アズ・ザ・ラブ・コンティニューズ
以前書いた超短篇。長篇のシステム・サクラメントの前身。システム・サクラメントはここから構想を膨らませました。
「《そこ》ではボトルメールが唯一外部との通信手段だった」僕は言った。
「それで、そのボトルメールを私が拾ったわけね」彼女はテーブルに頬杖をついていた。「《そこ》であなたは日頃何をしてたの?」
「主に《デジタル家畜》の世話だよ。《デジタル家畜》たちは表向きは変調を見せないけれど、ずっと放っておくと突然発狂して暴れ出すんだ。冬眠から覚めた空腹のクマみたいに」
「可哀想なクマさん」彼女の顔に同情の色がよぎった。指先のネイルにちらっと目をやる。ふと自宅の鍵を確認するみたいに。
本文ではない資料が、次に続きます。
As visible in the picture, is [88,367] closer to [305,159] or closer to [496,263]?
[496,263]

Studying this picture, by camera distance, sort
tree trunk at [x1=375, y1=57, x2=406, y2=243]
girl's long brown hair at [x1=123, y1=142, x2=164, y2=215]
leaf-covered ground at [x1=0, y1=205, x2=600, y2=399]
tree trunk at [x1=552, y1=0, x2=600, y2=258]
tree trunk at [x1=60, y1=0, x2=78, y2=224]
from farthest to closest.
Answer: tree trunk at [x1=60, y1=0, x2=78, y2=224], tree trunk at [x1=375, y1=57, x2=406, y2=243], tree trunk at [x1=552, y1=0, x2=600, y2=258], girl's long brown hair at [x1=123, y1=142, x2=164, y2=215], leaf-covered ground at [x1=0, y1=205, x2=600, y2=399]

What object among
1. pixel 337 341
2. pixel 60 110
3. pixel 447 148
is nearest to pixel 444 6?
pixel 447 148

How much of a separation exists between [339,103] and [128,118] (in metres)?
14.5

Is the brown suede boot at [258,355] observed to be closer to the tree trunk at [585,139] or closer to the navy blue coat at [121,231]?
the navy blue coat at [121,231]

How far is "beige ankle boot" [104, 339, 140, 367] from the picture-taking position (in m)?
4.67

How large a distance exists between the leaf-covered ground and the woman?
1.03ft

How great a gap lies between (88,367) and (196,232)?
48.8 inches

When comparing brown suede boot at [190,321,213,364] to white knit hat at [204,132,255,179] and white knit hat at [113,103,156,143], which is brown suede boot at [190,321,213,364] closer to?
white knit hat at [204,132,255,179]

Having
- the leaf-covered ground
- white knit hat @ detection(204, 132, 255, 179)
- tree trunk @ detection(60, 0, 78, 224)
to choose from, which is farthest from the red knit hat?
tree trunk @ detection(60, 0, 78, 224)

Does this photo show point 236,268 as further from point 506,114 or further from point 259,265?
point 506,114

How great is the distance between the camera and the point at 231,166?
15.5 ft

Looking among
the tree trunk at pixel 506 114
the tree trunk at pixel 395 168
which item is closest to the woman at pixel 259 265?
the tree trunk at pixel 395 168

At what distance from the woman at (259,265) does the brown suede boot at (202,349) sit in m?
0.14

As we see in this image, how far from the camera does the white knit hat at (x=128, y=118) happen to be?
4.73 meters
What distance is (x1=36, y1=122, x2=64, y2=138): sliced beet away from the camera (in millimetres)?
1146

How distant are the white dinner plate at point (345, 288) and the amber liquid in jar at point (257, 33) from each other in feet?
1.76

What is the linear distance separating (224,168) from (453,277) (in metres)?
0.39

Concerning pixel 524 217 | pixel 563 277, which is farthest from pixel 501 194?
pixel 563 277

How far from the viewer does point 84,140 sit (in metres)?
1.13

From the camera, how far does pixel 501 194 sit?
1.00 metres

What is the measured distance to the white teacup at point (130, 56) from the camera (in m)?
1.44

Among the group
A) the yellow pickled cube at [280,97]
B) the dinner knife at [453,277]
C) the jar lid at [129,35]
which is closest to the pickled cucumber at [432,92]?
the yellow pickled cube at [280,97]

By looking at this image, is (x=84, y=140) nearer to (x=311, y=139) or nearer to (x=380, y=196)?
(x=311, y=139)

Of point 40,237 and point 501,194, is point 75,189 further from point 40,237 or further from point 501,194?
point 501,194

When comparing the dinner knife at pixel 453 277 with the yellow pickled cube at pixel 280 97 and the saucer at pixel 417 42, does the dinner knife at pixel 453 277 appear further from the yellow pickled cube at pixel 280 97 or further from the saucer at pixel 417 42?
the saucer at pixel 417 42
視線を戻すと彼女は訊いてきた。「発狂したクマさんはその後どうなるの?」
「麻酔を打ってまた眠らせる。それでも大人しくしないようなら《廃棄》だよ。そして外部からなるべく大人しくてよく眠る《デジタル家畜》を捕まえるんだ。それは《ハンター》の仕事さ。《ハンター》は狡猾で、外部とだって連絡も取れる。ただ金と権力に弱い。彼らは基本的に《管理者》の顔色を窺うことしか知らない。助けを求めるのは無意味だった。僕にあるのは特定の分野に限られた《技術》だけだったから」
「あなたの手紙は素敵だったわよ」彼女は恍惚として言った。「懐かしい詞の一節みたいで、初恋のような味がした」
「君が迎えに来たときは驚いたよ」
「私もよ」
「信じていいんだね?」
「もちろん」彼女は鷹揚に頷いた。「まずは身を休めたほうがいいわ。宿に行きましょう」
ホテルで宿泊の手続きをする際、我々は夫婦のふりをした──彼女がそのほうが怪しまれないのだと。エレベーターで上がっている間も、彼女は僕の腕をしっかりと掴んでいた。
シャワーを浴び、ベッドで戯れた後、我々は真実を持ち寄った。
「実は僕は《ハンター》なんだ。ボトルメールも誘い水だよ」
「私も《ハンター》よ。迎えに来たのは誘い水よ」
我々はそのことを察していたので特に驚きもしなかった。しかし互いに本当の名前をはっと思い出し、呼び合った。
「《そっち》の世界はどう?」
「大目に見て」彼女は目を細めた。「最低だわ。《まとも》でいると身を投げ出したくなるくらいにね」
「目が覚めたら一緒に逃げ出さないか?」
「いいね」彼女は微笑んだ。「でも本当に逃げられるかしら? すでに《奴ら》は嗅ぎ付けているかもしれないわよ。訓練された犬みたいに」
「もし目が醒めたなら、もう恐くはないさ」
「そこに愛が続く限りね」彼女は目を閉じた。